Как бы то ни было, они должны были действовать сообща. Учитывая сложившиеся обстоятельства, Кэйт могла смириться с присутствием этой вечно чем-то озабоченной дамочки. Никто не становился Ангелом Музыки, если над ним не довлело Прошлое… Обычно недавнее прошлое, омраченное скандалом, риском и бегством. Они все покинули страны, где жили раньше, и осели в Париже. Клара, англичанка, никогда не ступавшая на землю Великобритании, жила в Китае, но впала в немилость у какого-то безумного мандарина и у колониальных властей. Ее интересовала тюремная реформа… Правда, ее цель состояла не в том, чтобы оградить несчастных заключенных от страданий, а в том, чтобы их муки стали куда более жестокими и эстетичными. Юки приехала из своей родной Японии, где за ее голову была назначена награда. О своих прегрешениях она предпочитала не распространяться – сказала лишь, мол, «раздала долги семейства». Кэйт перешла дорогу банкиру Генри Уилкоксу[36]. Для рубрики «Невинные жертвы современного Вавилона»[37] газеты «Пэлл-мэлл» она написала статью о том, как он пользовался услугами малолетних проституток. После этого его перестали пускать в престижные клубы, и в какой-то мере справедливость была восстановлена, хотя Кэйт предпочла бы, чтобы его на долгий срок отправили в тюрьму, где порядки устанавливала бы Клара Ватсон. После этого являвшиеся по его первому зову адвокаты и нанятые бандиты превратили Лондон в едва ли подходящее место для Кэйт.
Прежде чем уехать из Англии, Кэйт раздобыла рекомендательное письмо от Верховного Управителя клуба «Диоген»[38] директору агентства «Призрак Оперы». Чем клуб «Диоген» был для Великобритании, тем «Призрак Оперы» для Франции – тайная организация, созданная для раскрытия загадочных преступлений, не соответствующих компетенции (и компетентности) обычной полиции и спецслужб.
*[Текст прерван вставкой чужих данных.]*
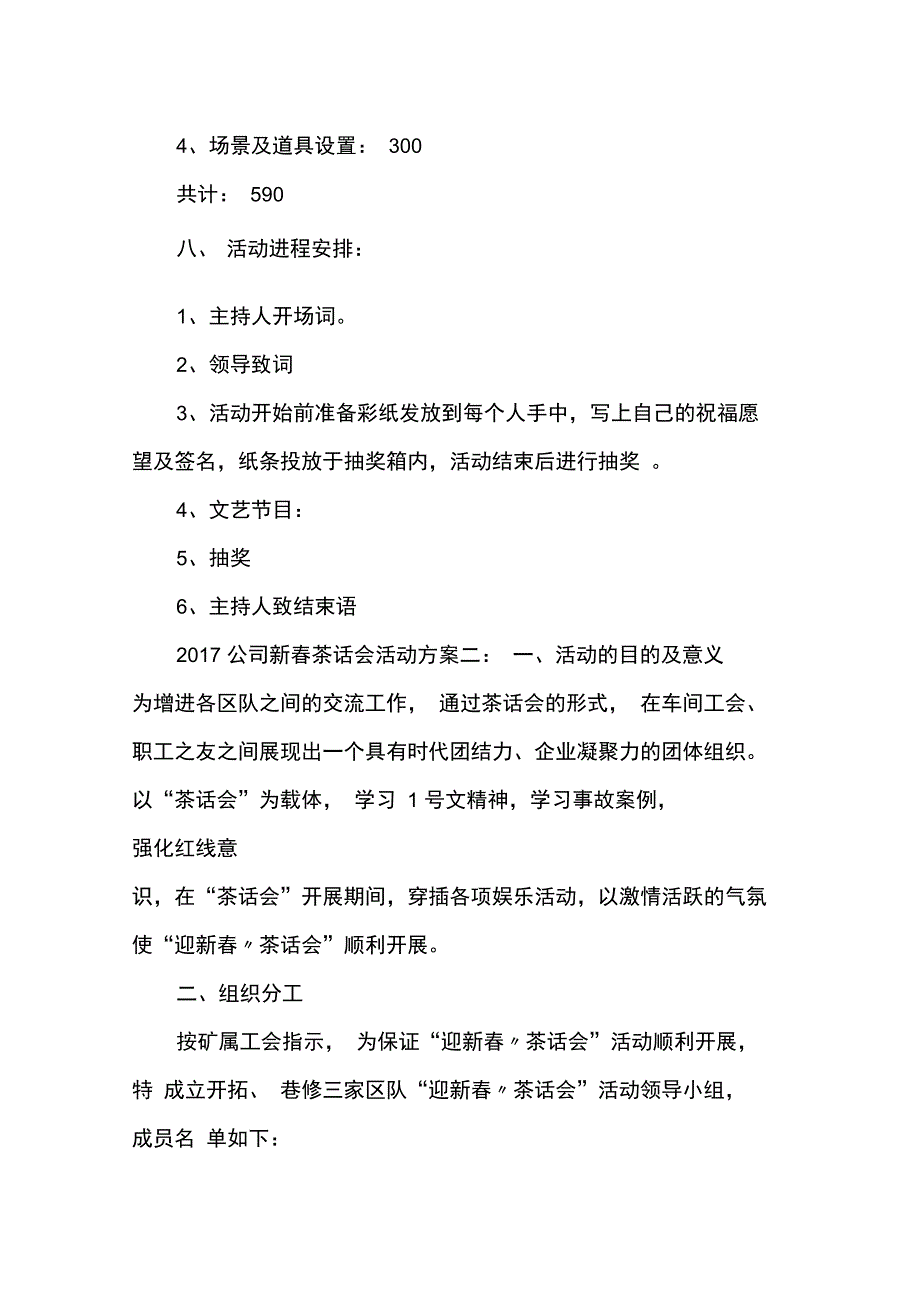 2017公司新春茶话会活动方案_第3页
Статус (временного) Ангела Музыки позволял обрести защиту. Кэйт была рада работать на человека, которого боялись больше любой акулы капитализма. Те, кто хотел отомстить наглым девицам, содрать с них кожу живьем, посмотреть, как Верховный Императорский Палач[39] отрубит им голову, или просто довести до банкротства иском о клевете, отступали, понимая, что этим они разозлят месье Эрика.
Никто не хочет, чтобы ему на голову упала люстра.
Юки словно невзначай постукивала по мостовой зонтиком – тот был для нее чем-то вроде фетиша, и она никогда не расставалась с ним после захода солнца, хотя в этом городе вечно моросило, и потому старый добрый английский дождевик был бы куда практичнее. Этим стуком Юки привлекла внимание Кэйт к нарисованным кроваво-красной краской следам. Шарманщик в костюме гориллы был первой «живой афишей», повстречавшейся ей на пути к Театру Ужасов. Следы – расположенные так, чтобы создавалось впечатление, будто тут шел раненый, – привели Кэйт к актеру, жонглировавшему черепами размером с яблоко.
На зазывале была маска из папье-маше. Кэйт уже не раз видела это лицо за последние пару дней – на плакатах, в журналах, на масках детей в парке и нищих, выпрашивавших су на улице.
Гиньоль.
Похоже, Париж полнился слухами об этом скачущем шуте. Люди говорили о его толстом брюхе, верблюжьем горбе, мерзком красном носе, чересчур широкой улыбке, ужасных зубах, нарумяненных щеках, белых перчатках, из которых торчали длинные острые когти, красно-белом полосатом трико, расшитом черепами, змеями и летучими мышами колете, всклокоченных седых волосах, башмаках с загнутыми носками, его остроумии, жестоких шутках, громких песнях…
Насколько Кэйт понимала, Гиньоль был аналогом английского Панча. Оба основывались на персонаже неаполитанской commedia dell’ arte[40], хитром плуте по имени Пульчинелло, только его имя изменилось при переводе на другие языки. Но этого Гиньоля нельзя было спутать со столь похожими на него прототипами и тезками. Образ приобрел новое значение… По сути, он был новым произведением искусства, созданным на злобу дня: последний писк моды.